- WHAT YOU NEED TO DO
Copy every row below word for word, leaving out the pictures.

- DATA PROVIDED
[Begin]

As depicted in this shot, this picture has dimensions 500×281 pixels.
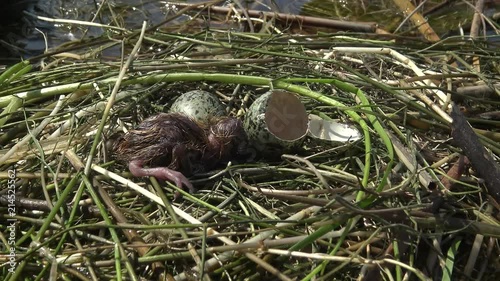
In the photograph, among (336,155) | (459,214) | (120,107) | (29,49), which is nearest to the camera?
(459,214)

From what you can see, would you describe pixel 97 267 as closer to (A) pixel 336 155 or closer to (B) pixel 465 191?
(A) pixel 336 155

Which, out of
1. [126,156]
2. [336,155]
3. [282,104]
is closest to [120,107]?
[126,156]

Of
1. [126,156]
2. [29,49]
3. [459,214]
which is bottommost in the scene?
[29,49]

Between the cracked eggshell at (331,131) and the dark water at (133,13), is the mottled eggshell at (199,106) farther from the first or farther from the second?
the dark water at (133,13)

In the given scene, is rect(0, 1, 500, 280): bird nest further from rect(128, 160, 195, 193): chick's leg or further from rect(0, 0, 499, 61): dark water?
rect(0, 0, 499, 61): dark water

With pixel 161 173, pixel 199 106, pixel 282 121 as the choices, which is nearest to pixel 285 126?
pixel 282 121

[End]

- EXERCISE OUTPUT
As depicted in this shot, this picture has dimensions 500×281 pixels.
In the photograph, among (336,155) | (459,214) | (120,107) | (29,49), which is nearest to the camera?
(459,214)

From what you can see, would you describe pixel 97 267 as closer to (A) pixel 336 155 or closer to (B) pixel 465 191?
(A) pixel 336 155

Which, out of
1. [126,156]
2. [336,155]
3. [282,104]
is closest to [120,107]?
[126,156]

Of
1. [126,156]
2. [29,49]
3. [459,214]
which is bottommost in the scene?
[29,49]

Between the cracked eggshell at (331,131) and the dark water at (133,13), is the mottled eggshell at (199,106) farther from the first or farther from the second?
the dark water at (133,13)

In the given scene, is rect(0, 1, 500, 280): bird nest further from rect(128, 160, 195, 193): chick's leg or further from rect(0, 0, 499, 61): dark water?
rect(0, 0, 499, 61): dark water

With pixel 161 173, pixel 199 106, pixel 282 121 as the choices, which is nearest to pixel 285 126?
pixel 282 121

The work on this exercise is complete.